## Exercise task
Starting at the line with "What is the measured" and continuing to the end of the rows, arrange the lines as a numbered list, without blank lines or pictures.

## Task input
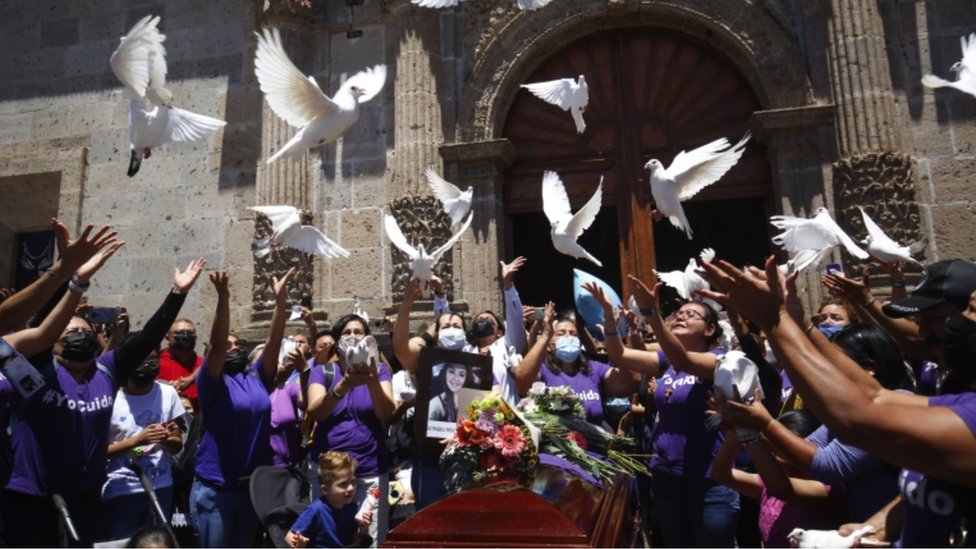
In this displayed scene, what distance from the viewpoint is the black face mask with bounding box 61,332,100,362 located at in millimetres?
4017

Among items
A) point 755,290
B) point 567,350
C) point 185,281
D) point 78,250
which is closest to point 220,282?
point 185,281

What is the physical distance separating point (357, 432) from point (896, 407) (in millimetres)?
3555

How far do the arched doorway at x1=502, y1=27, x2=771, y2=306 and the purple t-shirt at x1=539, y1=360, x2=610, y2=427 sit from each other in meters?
3.78

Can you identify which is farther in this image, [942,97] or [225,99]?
[225,99]

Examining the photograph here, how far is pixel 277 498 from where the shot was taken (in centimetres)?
448

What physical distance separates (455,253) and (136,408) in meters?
4.36

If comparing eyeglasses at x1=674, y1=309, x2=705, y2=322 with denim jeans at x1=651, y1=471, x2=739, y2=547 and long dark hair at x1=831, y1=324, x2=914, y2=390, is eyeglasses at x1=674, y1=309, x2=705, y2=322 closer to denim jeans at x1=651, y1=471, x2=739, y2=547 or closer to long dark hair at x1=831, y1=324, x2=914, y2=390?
denim jeans at x1=651, y1=471, x2=739, y2=547

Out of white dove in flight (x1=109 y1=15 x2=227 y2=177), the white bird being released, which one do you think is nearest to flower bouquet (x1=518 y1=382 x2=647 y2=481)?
the white bird being released

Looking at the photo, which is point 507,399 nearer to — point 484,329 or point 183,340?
point 484,329

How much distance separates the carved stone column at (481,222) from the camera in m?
8.62

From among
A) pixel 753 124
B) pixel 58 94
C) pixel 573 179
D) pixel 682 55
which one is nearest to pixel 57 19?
pixel 58 94

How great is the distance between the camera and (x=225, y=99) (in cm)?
1000

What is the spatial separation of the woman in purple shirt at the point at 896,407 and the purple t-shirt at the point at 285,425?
3.64 m

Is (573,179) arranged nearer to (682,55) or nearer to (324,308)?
(682,55)
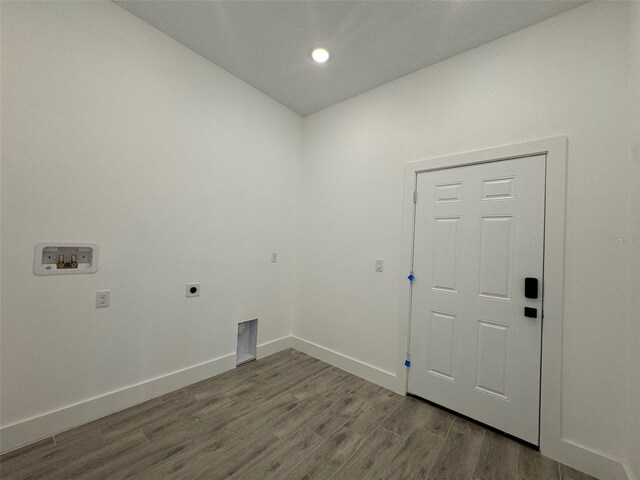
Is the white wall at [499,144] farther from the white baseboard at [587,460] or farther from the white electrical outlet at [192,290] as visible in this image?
the white electrical outlet at [192,290]

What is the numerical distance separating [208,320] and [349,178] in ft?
6.93

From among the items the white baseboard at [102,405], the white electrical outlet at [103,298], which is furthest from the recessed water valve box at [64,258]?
the white baseboard at [102,405]

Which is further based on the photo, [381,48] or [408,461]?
[381,48]

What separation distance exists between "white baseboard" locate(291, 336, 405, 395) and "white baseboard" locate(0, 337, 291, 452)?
876mm

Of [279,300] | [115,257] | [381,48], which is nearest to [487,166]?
Answer: [381,48]

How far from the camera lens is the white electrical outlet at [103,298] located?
192cm

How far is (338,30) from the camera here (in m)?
2.07

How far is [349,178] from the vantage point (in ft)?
9.70

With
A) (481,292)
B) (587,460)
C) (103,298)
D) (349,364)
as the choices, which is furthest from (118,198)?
(587,460)

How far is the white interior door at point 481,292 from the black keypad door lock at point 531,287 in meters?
0.02

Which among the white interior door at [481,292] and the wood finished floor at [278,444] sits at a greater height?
the white interior door at [481,292]

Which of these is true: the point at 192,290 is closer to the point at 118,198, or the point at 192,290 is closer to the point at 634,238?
the point at 118,198

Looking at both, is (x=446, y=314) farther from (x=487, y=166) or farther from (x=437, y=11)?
(x=437, y=11)

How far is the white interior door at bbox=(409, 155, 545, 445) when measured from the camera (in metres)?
1.86
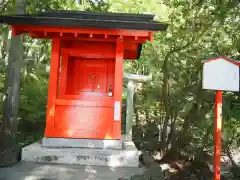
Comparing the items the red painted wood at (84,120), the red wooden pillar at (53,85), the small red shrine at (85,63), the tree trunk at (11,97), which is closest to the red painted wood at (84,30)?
the small red shrine at (85,63)

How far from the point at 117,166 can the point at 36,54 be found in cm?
1044

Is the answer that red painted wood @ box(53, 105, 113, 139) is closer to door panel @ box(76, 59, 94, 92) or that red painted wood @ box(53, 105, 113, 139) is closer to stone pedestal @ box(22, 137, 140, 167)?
stone pedestal @ box(22, 137, 140, 167)

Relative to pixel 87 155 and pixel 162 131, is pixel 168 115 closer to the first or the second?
pixel 162 131

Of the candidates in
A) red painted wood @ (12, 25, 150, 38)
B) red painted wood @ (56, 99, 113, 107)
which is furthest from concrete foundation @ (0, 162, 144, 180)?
red painted wood @ (12, 25, 150, 38)

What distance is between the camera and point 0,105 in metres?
11.3

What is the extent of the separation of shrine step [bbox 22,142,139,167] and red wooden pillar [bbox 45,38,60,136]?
0.64 meters

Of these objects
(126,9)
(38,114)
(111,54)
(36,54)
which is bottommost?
(38,114)

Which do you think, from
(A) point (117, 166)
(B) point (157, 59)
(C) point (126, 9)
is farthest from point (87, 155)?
(C) point (126, 9)

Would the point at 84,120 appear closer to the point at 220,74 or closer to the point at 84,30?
the point at 84,30

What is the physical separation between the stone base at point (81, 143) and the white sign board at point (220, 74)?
3044 mm

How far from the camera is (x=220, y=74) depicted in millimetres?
4562

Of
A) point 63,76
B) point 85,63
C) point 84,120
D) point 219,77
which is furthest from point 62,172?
point 219,77

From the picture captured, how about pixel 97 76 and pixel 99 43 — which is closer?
pixel 99 43

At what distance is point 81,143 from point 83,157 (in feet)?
1.95
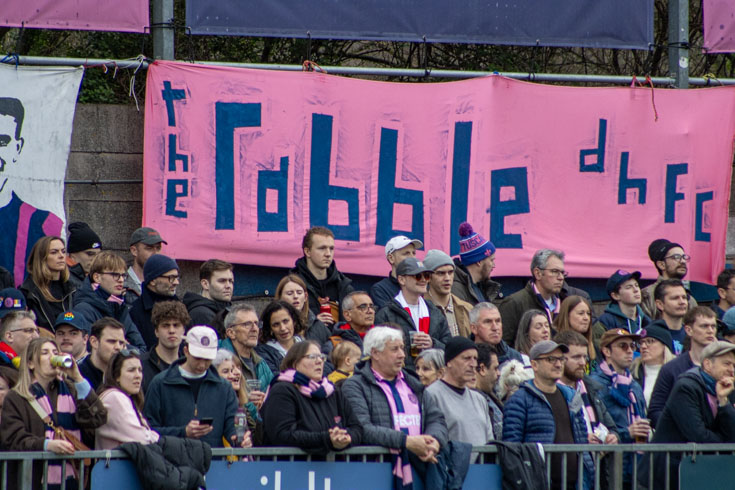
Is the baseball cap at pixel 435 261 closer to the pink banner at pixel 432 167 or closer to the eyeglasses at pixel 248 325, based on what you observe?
the pink banner at pixel 432 167

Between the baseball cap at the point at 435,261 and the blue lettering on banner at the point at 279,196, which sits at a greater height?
the blue lettering on banner at the point at 279,196

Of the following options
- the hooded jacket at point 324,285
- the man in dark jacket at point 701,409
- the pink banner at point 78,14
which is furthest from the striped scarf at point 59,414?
the pink banner at point 78,14

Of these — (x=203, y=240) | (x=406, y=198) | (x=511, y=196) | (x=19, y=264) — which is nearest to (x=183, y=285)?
(x=203, y=240)

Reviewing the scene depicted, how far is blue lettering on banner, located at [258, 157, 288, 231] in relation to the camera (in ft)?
35.2

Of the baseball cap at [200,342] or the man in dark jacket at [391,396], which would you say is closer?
the baseball cap at [200,342]

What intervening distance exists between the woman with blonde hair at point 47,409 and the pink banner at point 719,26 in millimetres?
7699

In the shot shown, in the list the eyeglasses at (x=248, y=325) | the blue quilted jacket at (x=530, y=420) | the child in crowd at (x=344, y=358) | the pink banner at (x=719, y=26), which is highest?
the pink banner at (x=719, y=26)

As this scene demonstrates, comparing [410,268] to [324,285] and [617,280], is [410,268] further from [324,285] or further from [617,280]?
[617,280]

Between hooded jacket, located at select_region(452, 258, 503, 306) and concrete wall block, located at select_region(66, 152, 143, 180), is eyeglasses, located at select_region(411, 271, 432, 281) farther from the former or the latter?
concrete wall block, located at select_region(66, 152, 143, 180)

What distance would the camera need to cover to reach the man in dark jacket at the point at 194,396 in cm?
718

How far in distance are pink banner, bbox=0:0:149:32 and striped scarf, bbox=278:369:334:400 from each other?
4.43 m

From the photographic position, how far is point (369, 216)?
36.1ft

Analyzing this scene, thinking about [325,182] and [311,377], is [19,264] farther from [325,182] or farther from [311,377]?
[311,377]

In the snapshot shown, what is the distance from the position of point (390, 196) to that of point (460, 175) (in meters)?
0.68
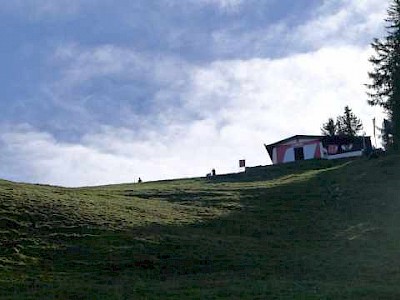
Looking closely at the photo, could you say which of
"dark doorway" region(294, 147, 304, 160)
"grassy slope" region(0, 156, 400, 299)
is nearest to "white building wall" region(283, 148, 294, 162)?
"dark doorway" region(294, 147, 304, 160)

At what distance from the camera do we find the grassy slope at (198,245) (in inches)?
694

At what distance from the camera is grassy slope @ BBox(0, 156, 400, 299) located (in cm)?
1762

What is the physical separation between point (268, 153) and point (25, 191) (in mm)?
48219

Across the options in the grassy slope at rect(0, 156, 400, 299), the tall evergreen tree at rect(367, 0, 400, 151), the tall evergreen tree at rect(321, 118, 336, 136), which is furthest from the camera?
the tall evergreen tree at rect(321, 118, 336, 136)

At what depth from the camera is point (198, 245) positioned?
2309 cm

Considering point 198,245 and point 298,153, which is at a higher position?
point 298,153

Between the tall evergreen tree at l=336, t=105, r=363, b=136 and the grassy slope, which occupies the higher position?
the tall evergreen tree at l=336, t=105, r=363, b=136

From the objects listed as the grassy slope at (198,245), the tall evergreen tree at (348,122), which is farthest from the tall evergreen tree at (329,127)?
the grassy slope at (198,245)

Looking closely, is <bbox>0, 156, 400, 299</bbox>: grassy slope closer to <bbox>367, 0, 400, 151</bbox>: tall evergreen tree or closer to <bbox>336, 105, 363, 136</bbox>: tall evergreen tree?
<bbox>367, 0, 400, 151</bbox>: tall evergreen tree

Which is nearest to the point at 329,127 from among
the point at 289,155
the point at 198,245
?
the point at 289,155

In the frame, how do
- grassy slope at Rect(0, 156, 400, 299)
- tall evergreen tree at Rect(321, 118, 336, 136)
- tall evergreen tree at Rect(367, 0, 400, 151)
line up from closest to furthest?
grassy slope at Rect(0, 156, 400, 299), tall evergreen tree at Rect(367, 0, 400, 151), tall evergreen tree at Rect(321, 118, 336, 136)

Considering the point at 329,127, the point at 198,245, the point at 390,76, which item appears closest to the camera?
the point at 198,245

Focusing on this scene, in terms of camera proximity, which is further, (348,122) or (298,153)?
(348,122)

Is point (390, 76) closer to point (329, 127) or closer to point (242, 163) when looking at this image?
point (242, 163)
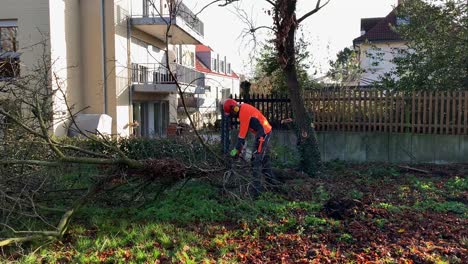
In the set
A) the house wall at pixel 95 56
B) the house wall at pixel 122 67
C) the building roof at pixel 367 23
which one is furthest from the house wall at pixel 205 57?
the house wall at pixel 95 56

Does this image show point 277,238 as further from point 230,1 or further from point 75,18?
point 75,18

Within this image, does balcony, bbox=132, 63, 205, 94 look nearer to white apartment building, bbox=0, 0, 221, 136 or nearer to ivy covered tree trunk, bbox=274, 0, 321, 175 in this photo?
white apartment building, bbox=0, 0, 221, 136

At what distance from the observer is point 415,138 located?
10398mm

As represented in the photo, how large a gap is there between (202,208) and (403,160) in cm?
647

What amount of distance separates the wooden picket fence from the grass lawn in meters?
3.38

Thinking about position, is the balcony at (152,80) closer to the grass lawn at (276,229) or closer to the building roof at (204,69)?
the building roof at (204,69)

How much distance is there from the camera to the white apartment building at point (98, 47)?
13.9m

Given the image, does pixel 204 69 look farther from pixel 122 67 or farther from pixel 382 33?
pixel 122 67

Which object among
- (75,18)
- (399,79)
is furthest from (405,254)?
(75,18)

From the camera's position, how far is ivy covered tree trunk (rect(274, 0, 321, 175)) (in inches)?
330

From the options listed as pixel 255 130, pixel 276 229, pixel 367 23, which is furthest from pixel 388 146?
pixel 367 23

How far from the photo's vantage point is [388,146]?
10.6m

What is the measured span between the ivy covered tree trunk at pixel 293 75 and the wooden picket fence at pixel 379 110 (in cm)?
210

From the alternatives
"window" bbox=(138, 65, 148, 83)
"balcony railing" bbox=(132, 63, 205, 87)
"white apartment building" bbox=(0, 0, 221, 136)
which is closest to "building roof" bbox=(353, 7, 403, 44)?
"white apartment building" bbox=(0, 0, 221, 136)
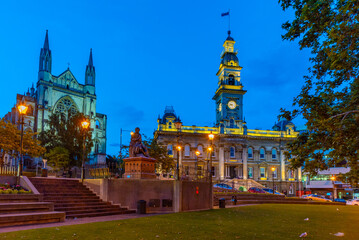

## Task output
1. What is the measured span between the ivy covered tree trunk at pixel 293 75 and the wooden picket fence at pixel 379 110 (in cm)?
2. 210
3. From the alternatives
4. "window" bbox=(138, 65, 148, 83)
5. "balcony railing" bbox=(132, 63, 205, 87)
6. "white apartment building" bbox=(0, 0, 221, 136)
7. which is closest to "building roof" bbox=(353, 7, 403, 44)?
8. "white apartment building" bbox=(0, 0, 221, 136)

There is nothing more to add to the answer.